**PROBLEM TO WORK ON:** Repeat the dream account below word for word, from start to finish.

In my dream tonight (the early morning of 4 Feb 2011) I found myself walking into a large church building, more like a corporate-style building than a church, really, like one of the Institutes of Religion. I sat down in the back of a large Elders' Quorum meeting next to several male friends from my past and present. There were probably a hundred or so men in the meeting, and I felt both at home and like a visitor. The discussion felt empty, organized but devoid of the meaning it once held. They joked about how good the lesson was and tried to relay it to me, since I'd missed it, but I didn't really care to be caught up. It sounded like it had been very canned with a few typical sports analogies and pop culture references to make it funny/relatable but without any real depth.
I knew there was a likelihood [he] would be there, probably towards the front, but I didn't look for him or hope he'd find me in the second-to-last row. I didn't hide, either. I just was there. I realized this was not home, nor was he any longer, and it was OK: I was just visiting.

(Stored data lines)

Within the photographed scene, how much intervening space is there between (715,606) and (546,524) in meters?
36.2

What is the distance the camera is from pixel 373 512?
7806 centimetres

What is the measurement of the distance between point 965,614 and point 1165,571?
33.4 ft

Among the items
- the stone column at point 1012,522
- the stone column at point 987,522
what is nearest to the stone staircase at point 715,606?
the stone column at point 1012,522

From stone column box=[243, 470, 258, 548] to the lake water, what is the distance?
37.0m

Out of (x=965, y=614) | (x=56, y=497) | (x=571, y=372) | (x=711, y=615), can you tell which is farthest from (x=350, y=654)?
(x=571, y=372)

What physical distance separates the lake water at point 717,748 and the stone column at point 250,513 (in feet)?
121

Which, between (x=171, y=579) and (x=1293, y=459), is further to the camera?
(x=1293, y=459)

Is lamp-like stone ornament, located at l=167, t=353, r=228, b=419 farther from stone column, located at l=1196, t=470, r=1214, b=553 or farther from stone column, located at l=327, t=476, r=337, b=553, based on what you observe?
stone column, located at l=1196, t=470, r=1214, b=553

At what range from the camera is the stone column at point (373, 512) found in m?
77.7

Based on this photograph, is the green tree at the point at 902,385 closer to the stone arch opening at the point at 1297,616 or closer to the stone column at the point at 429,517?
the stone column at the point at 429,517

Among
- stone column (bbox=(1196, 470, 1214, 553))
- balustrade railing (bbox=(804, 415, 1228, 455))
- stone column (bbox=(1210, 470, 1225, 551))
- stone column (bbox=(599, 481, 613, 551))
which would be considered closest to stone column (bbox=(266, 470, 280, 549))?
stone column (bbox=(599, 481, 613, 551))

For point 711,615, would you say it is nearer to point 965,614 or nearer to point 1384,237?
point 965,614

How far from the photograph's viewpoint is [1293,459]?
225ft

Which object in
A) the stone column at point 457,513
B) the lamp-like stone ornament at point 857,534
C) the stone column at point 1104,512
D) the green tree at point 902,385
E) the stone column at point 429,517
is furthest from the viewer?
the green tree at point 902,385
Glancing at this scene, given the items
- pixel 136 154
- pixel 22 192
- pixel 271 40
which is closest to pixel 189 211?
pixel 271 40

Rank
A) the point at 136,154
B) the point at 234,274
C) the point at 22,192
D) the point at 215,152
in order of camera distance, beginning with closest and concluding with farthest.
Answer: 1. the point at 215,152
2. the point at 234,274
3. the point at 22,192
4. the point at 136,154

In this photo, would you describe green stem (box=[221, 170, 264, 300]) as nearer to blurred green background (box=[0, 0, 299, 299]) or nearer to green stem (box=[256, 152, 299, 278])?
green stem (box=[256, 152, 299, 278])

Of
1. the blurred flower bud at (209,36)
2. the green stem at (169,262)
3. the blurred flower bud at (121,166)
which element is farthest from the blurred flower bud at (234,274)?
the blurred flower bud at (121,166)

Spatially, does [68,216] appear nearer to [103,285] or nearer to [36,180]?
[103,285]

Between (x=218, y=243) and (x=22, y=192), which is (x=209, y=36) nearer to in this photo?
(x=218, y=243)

**ANSWER TO THE PROBLEM:**
In my dream tonight (the early morning of 4 Feb 2011) I found myself walking into a large church building, more like a corporate-style building than a church, really, like one of the Institutes of Religion. I sat down in the back of a large Elders' Quorum meeting next to several male friends from my past and present. There were probably a hundred or so men in the meeting, and I felt both at home and like a visitor. The discussion felt empty, organized but devoid of the meaning it once held. They joked about how good the lesson was and tried to relay it to me, since I'd missed it, but I didn't really care to be caught up. It sounded like it had been very canned with a few typical sports analogies and pop culture references to make it funny/relatable but without any real depth.
I knew there was a likelihood [he] would be there, probably towards the front, but I didn't look for him or hope he'd find me in the second-to-last row. I didn't hide, either. I just was there. I realized this was not home, nor was he any longer, and it was OK: I was just visiting.